Kak Rasyid Bancin yang juga menjabat Ketua Majelis Pembimbing Cabang (Kamabicab) Kota Subulussalam, menyatakan bahwa ijazah tersebut bukan sekadar tanda kelulusan administratif.
“Dokumen ini adalah simbol kompetensi yang harus dipertanggungjawabkan melalui aksi nyata di lapangan,” ujarnya.
Kak Rasyid meminta para lulusan KMD untuk segera menyelesaikan masa Narakarya tanpa menunda waktu. Proses ini dianggap sebagai jembatan krusial untuk mempraktikkan teori yang telah didapat agar pengalaman membina menjadi sempurna dan aplikatif.
Pemerintah kota menargetkan seluruh pembina pramuka di Kota Subulussalam memiliki Surat Hak Bina (SHB). Dokumen ini menjadi bukti profesionalisme dan legalitas formal bagi setiap pembina dalam mengelola kegiatan kepramukaan di sekolah-sekolah.
“Ijazah ini jangan hanya menjadi hiasan di dalam bingkai. Saya ingin memastikan bahwa seluruh pembina pramuka di Kota Subulussalam adalah pembina yang legal dan tersertifikasi,” tegas Kak Rasyid.
Selain aspek legalitas, para pembina juga diingatkan untuk menjadi teladan moral bagi peserta didik. Sebagai cermin bagi siswa, nilai-nilai Dasa Darma harus diimplementasikan dalam perilaku keseharian, baik di lingkungan pendidikan maupun sosial masyarakat.

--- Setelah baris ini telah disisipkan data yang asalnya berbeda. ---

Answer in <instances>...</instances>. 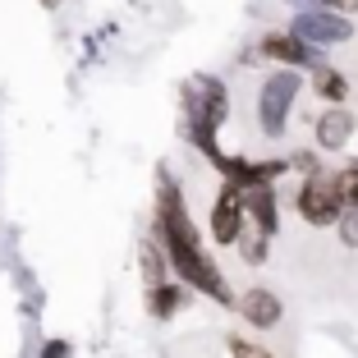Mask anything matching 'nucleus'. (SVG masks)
Returning a JSON list of instances; mask_svg holds the SVG:
<instances>
[{
    "instance_id": "f257e3e1",
    "label": "nucleus",
    "mask_w": 358,
    "mask_h": 358,
    "mask_svg": "<svg viewBox=\"0 0 358 358\" xmlns=\"http://www.w3.org/2000/svg\"><path fill=\"white\" fill-rule=\"evenodd\" d=\"M157 184H161V189H157V239L166 243V257H170V266L179 271V285H193L198 294L234 308V289L225 285V275L211 266V257L202 253L198 230H193L189 207H184V193L175 189L170 170H161Z\"/></svg>"
},
{
    "instance_id": "f03ea898",
    "label": "nucleus",
    "mask_w": 358,
    "mask_h": 358,
    "mask_svg": "<svg viewBox=\"0 0 358 358\" xmlns=\"http://www.w3.org/2000/svg\"><path fill=\"white\" fill-rule=\"evenodd\" d=\"M299 87H303L299 69H275V74L262 83V96H257V120H262V134L266 138H280L285 134L289 110H294V101H299Z\"/></svg>"
},
{
    "instance_id": "7ed1b4c3",
    "label": "nucleus",
    "mask_w": 358,
    "mask_h": 358,
    "mask_svg": "<svg viewBox=\"0 0 358 358\" xmlns=\"http://www.w3.org/2000/svg\"><path fill=\"white\" fill-rule=\"evenodd\" d=\"M225 115H230V92H225L221 78L198 74V78L184 83V124H198L207 134H216L225 124Z\"/></svg>"
},
{
    "instance_id": "20e7f679",
    "label": "nucleus",
    "mask_w": 358,
    "mask_h": 358,
    "mask_svg": "<svg viewBox=\"0 0 358 358\" xmlns=\"http://www.w3.org/2000/svg\"><path fill=\"white\" fill-rule=\"evenodd\" d=\"M294 211L303 216L308 225H317V230H327V225H340V198H336V184H331L327 170H317V175L303 179V189H299L294 198Z\"/></svg>"
},
{
    "instance_id": "39448f33",
    "label": "nucleus",
    "mask_w": 358,
    "mask_h": 358,
    "mask_svg": "<svg viewBox=\"0 0 358 358\" xmlns=\"http://www.w3.org/2000/svg\"><path fill=\"white\" fill-rule=\"evenodd\" d=\"M289 32L317 51V46H340V42H349V37H354V23H349L345 14H331V10H299V19L289 23Z\"/></svg>"
},
{
    "instance_id": "423d86ee",
    "label": "nucleus",
    "mask_w": 358,
    "mask_h": 358,
    "mask_svg": "<svg viewBox=\"0 0 358 358\" xmlns=\"http://www.w3.org/2000/svg\"><path fill=\"white\" fill-rule=\"evenodd\" d=\"M243 221H248V211H243V189L239 184H221V193H216V202H211V239L221 243H234L243 230Z\"/></svg>"
},
{
    "instance_id": "0eeeda50",
    "label": "nucleus",
    "mask_w": 358,
    "mask_h": 358,
    "mask_svg": "<svg viewBox=\"0 0 358 358\" xmlns=\"http://www.w3.org/2000/svg\"><path fill=\"white\" fill-rule=\"evenodd\" d=\"M234 308L243 313V322H248L253 331H271L275 322L285 317V303L275 299V289H262V285H257V289H248L243 299H234Z\"/></svg>"
},
{
    "instance_id": "6e6552de",
    "label": "nucleus",
    "mask_w": 358,
    "mask_h": 358,
    "mask_svg": "<svg viewBox=\"0 0 358 358\" xmlns=\"http://www.w3.org/2000/svg\"><path fill=\"white\" fill-rule=\"evenodd\" d=\"M262 55H271V60H280L285 69H322V60H317V51L308 42H299L294 32H271L262 42Z\"/></svg>"
},
{
    "instance_id": "1a4fd4ad",
    "label": "nucleus",
    "mask_w": 358,
    "mask_h": 358,
    "mask_svg": "<svg viewBox=\"0 0 358 358\" xmlns=\"http://www.w3.org/2000/svg\"><path fill=\"white\" fill-rule=\"evenodd\" d=\"M243 211H248V225H257L266 239L280 230V216H275V189H271V184L243 189Z\"/></svg>"
},
{
    "instance_id": "9d476101",
    "label": "nucleus",
    "mask_w": 358,
    "mask_h": 358,
    "mask_svg": "<svg viewBox=\"0 0 358 358\" xmlns=\"http://www.w3.org/2000/svg\"><path fill=\"white\" fill-rule=\"evenodd\" d=\"M313 134H317V148L340 152V148H349V138H354V115H349L345 106H327V115L313 124Z\"/></svg>"
},
{
    "instance_id": "9b49d317",
    "label": "nucleus",
    "mask_w": 358,
    "mask_h": 358,
    "mask_svg": "<svg viewBox=\"0 0 358 358\" xmlns=\"http://www.w3.org/2000/svg\"><path fill=\"white\" fill-rule=\"evenodd\" d=\"M313 87H317V96H322V101H331V106H345V96H349V78L340 74V69H331V64H322V69H317Z\"/></svg>"
},
{
    "instance_id": "f8f14e48",
    "label": "nucleus",
    "mask_w": 358,
    "mask_h": 358,
    "mask_svg": "<svg viewBox=\"0 0 358 358\" xmlns=\"http://www.w3.org/2000/svg\"><path fill=\"white\" fill-rule=\"evenodd\" d=\"M179 308H184V285H157V289H152V317H161V322H166V317H175Z\"/></svg>"
},
{
    "instance_id": "ddd939ff",
    "label": "nucleus",
    "mask_w": 358,
    "mask_h": 358,
    "mask_svg": "<svg viewBox=\"0 0 358 358\" xmlns=\"http://www.w3.org/2000/svg\"><path fill=\"white\" fill-rule=\"evenodd\" d=\"M234 243H239V253H243V262H248V266H257L266 257V234L257 230V225H248V221H243V230H239V239H234Z\"/></svg>"
},
{
    "instance_id": "4468645a",
    "label": "nucleus",
    "mask_w": 358,
    "mask_h": 358,
    "mask_svg": "<svg viewBox=\"0 0 358 358\" xmlns=\"http://www.w3.org/2000/svg\"><path fill=\"white\" fill-rule=\"evenodd\" d=\"M331 184H336L340 211H358V166H345L340 175H331Z\"/></svg>"
},
{
    "instance_id": "2eb2a0df",
    "label": "nucleus",
    "mask_w": 358,
    "mask_h": 358,
    "mask_svg": "<svg viewBox=\"0 0 358 358\" xmlns=\"http://www.w3.org/2000/svg\"><path fill=\"white\" fill-rule=\"evenodd\" d=\"M138 262H143V280H148V289L166 285V262H161V248H157V243H143Z\"/></svg>"
},
{
    "instance_id": "dca6fc26",
    "label": "nucleus",
    "mask_w": 358,
    "mask_h": 358,
    "mask_svg": "<svg viewBox=\"0 0 358 358\" xmlns=\"http://www.w3.org/2000/svg\"><path fill=\"white\" fill-rule=\"evenodd\" d=\"M230 358H271L257 340H239V336H230Z\"/></svg>"
},
{
    "instance_id": "f3484780",
    "label": "nucleus",
    "mask_w": 358,
    "mask_h": 358,
    "mask_svg": "<svg viewBox=\"0 0 358 358\" xmlns=\"http://www.w3.org/2000/svg\"><path fill=\"white\" fill-rule=\"evenodd\" d=\"M340 239H345L349 248H358V211H345V216H340Z\"/></svg>"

Pemerintah daerah berkomitmen untuk terus mengucurkan dukungan anggaran dan fasilitas melalui Kwartir Cabang. Fokus pembangunan daerah saat ini mulai diseimbangkan antara infrastruktur fisik dengan penguatan kapasitas sumber daya manusia.
“Investasi terbaik untuk kota bukan hanya pada infrastruktur fisik, melainkan pada investasi sumber daya manusia, dan Pramuka adalah salah satu pilar utamanya,” pungkas Kak Rasyid.